### Work to complete
• a. From the tortoise forum thread, quote the passage starting at "I went to our" and ending at "to it online.".
• b. According to the tortoise forum thread, who sponsored the video shown at the CTTC meeting?
• c. Proceed with the tortoise forum thread from the point where it stops.

### Document passage
***
I went to our local CTTC meeting last evening. We saw a video sponsored by The Turtle Conservancy. I had just read this thread, or never would have recognized the name.Very interesting!
This is a link to it online.


----------



## William Lee Kohler (Aug 8, 2018)

Thank you SOOOO much for this.! In the 90s I visited Walter Allens place to see his rarities. The only Homopus I've ever seen. Would love to see this facility one day as well as visit the Galapagos and work with the tortoises for a couple of weeks.


----------



## wellington (Aug 8, 2018)

Yvonne G said:


> Oh lordy, lordy Steven! Did you have to take a picture of that old lady?


You look good Yvonne. Love your shirt.


----------



## wellington (Aug 8, 2018)

Looks like a great place. Would love to live right in the middle of it.
Thanks for sharing.


----------



## Ghazan (Aug 13, 2018)
***
### Extracted data
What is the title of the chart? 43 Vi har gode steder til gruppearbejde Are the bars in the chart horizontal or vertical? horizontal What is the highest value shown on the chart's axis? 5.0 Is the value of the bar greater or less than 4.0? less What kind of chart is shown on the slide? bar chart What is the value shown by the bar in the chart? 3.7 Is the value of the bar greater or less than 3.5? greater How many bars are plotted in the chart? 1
***
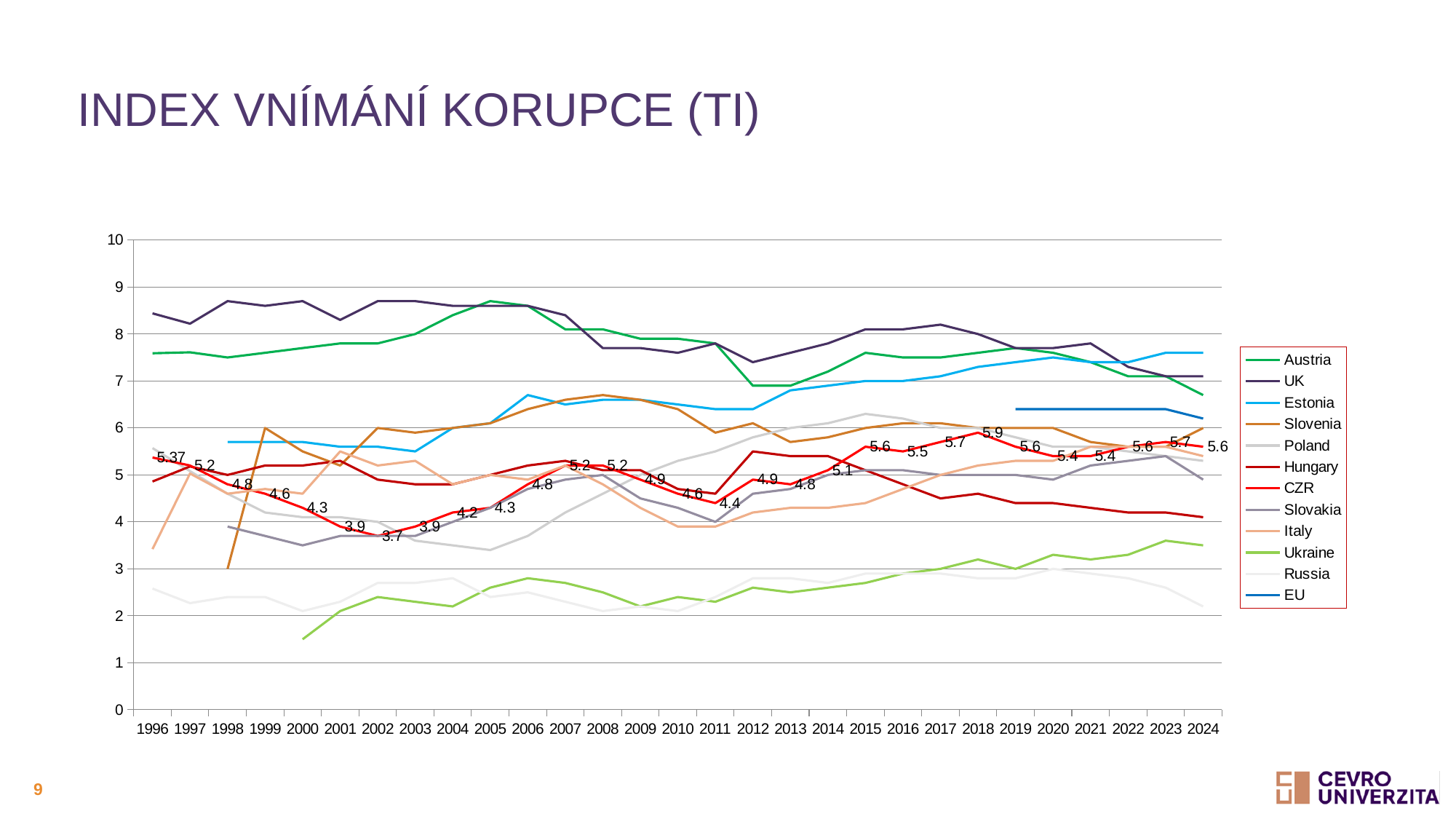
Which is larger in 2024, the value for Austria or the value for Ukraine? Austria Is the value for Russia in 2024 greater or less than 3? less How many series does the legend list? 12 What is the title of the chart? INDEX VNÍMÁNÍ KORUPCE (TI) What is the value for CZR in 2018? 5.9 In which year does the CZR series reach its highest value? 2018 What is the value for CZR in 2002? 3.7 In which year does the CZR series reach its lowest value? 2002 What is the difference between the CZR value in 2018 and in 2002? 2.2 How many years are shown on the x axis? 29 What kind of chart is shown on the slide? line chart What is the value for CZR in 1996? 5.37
***
### Per-task outputs
• a.
I went to our local CTTC meeting last evening. We saw a video sponsored by The Turtle Conservancy. I had just read this thread, or never would have recognized the name.Very interesting!
This is a link to it online.

• b. The Turtle Conservancy.

• c.
Trying to set up a tour but haven't heard back from their online scheduling form in over a week. I can't find a number other than the New York one. If I become a member can I bring family for a tour or does everyone need to be a member? Any tips on how to set this up? Thanks

@Yvonne G 
@bouaboua


----------



## Yvonne G (Aug 14, 2018)

Ghazan said:


> Trying to set up a tour but haven't heard back from their online scheduling form in over a week. I can't find a number other than the New York one. If I become a member can I bring family for a tour or does everyone need to be a member? Any tips on how to set this up? Thanks
> 
> @Yvonne G
> @bouaboua


I am not a member, and Steven (bouaboua) was able to bring me with him.

@bouaboua ?


----------



## bouaboua (Aug 14, 2018)

Ghazan said:


> Trying to set up a tour but haven't heard back from their online scheduling form in over a week. I can't find a number other than the New York one. If I become a member can I bring family for a tour or does everyone need to be a member? Any tips on how to set this up? Thanks
> 
> @Yvonne G
> @bouaboua


You can follow Turtles Conservancy website's instructions under "Tour" to become a member of "Philippine Forest Turtle" level members ($500) and above be allegeable for a visit. I believe you can have up to four visitors in your group. But please do check with TC to confirm.


----------



## GotTurtles (Aug 14, 2018)

Very lucky to see that Yvonne. I'd like to go there one day.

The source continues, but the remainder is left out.